Agreed that the original “Planet of the Apes” is a great sf movie. (And with a different twist at the end from the Pierre Boulle novel.) It’s one of those movies that, examined logically, don’t make a lick of sense, yet work very well on another level; in this case, as a fable. Somehow the ending still gets to me. Perhaps it helps to have lived through the ’60s and ’70s; much of the science fiction then had a deep undercurrent of melancholy that I find irresistible. Check out Chuck Heston’s two other sf movies of the 1968-1973 period: “The Omega Man” and the underrated “Soylent Green”.
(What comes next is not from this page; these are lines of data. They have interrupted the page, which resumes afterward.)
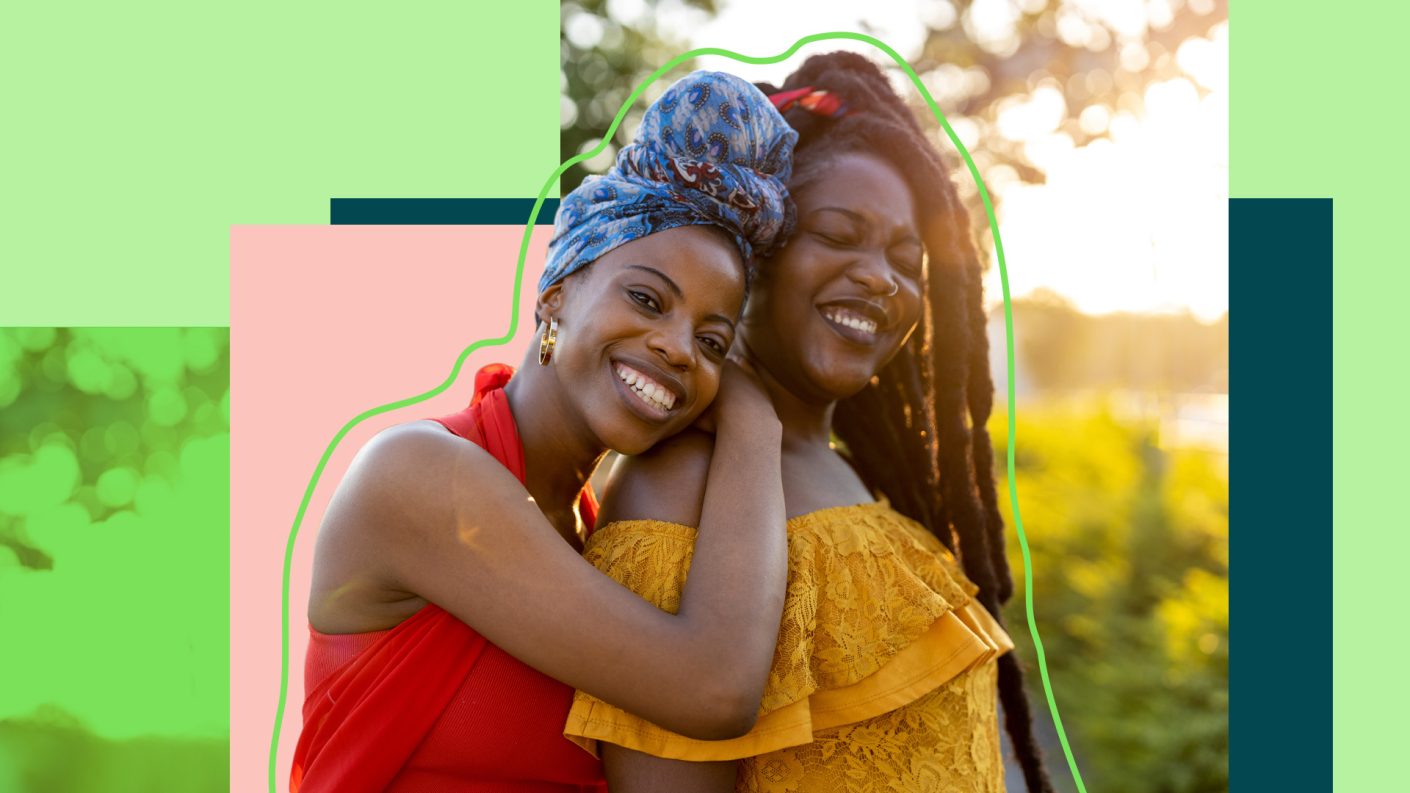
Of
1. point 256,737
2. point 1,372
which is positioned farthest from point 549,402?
point 1,372

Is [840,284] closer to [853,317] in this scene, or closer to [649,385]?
[853,317]

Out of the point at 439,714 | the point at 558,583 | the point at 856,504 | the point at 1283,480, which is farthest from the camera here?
the point at 1283,480

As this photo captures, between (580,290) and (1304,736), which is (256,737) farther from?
(1304,736)

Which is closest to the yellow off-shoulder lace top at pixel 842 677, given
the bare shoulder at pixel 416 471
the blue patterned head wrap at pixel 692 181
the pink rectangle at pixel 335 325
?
the bare shoulder at pixel 416 471

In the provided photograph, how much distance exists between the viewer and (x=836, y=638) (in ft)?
5.93

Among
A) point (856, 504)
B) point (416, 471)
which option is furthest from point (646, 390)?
point (856, 504)

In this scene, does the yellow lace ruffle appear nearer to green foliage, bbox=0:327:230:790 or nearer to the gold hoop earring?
the gold hoop earring

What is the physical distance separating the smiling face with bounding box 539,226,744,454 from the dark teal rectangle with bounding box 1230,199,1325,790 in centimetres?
155

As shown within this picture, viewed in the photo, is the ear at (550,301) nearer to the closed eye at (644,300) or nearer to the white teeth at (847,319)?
the closed eye at (644,300)

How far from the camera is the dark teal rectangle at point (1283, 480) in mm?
2648

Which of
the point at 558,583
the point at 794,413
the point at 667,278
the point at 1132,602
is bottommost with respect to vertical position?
the point at 1132,602

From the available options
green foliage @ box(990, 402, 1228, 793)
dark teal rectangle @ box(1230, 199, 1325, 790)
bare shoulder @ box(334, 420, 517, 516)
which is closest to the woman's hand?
bare shoulder @ box(334, 420, 517, 516)

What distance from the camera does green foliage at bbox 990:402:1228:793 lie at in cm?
419

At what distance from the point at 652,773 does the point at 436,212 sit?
52.0 inches
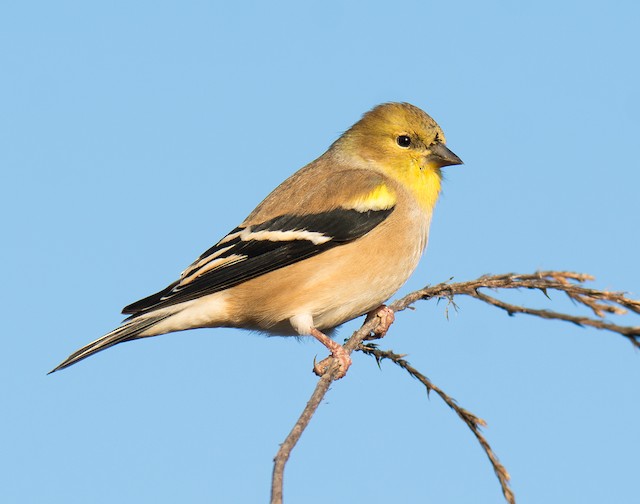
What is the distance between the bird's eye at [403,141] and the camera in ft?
24.6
Oh — in science fiction time travel terms, what happens in the “Planet of the Apes” movies isn’t a paradox; it’s a causal loop.
I hace been surfing online more than 4 hours today, yet I never found
any interesting article like yours. It is pretty orth enough foor me.
In my view, if all website owners and bloggers
made good content as you did, the web will be
a lot more useful than ever before.
Also visit my weblog; Home Page
I have no idea who this Kerry guy is. Never heard of him before you had him on the show. However I still enjoyed listening. I have to say Chuck, way back in the day with Irreligiosophy 1.0 when you did your first interviews I thought they were terrible, but they got better over time and now I enjoy the interview/guest shows more than the non-interview shows.
Excellently done on your improvement with interviewing.
BTW, I thought Kerry had some good points regarding Star Trek and people carrying baggage into the new movie versions.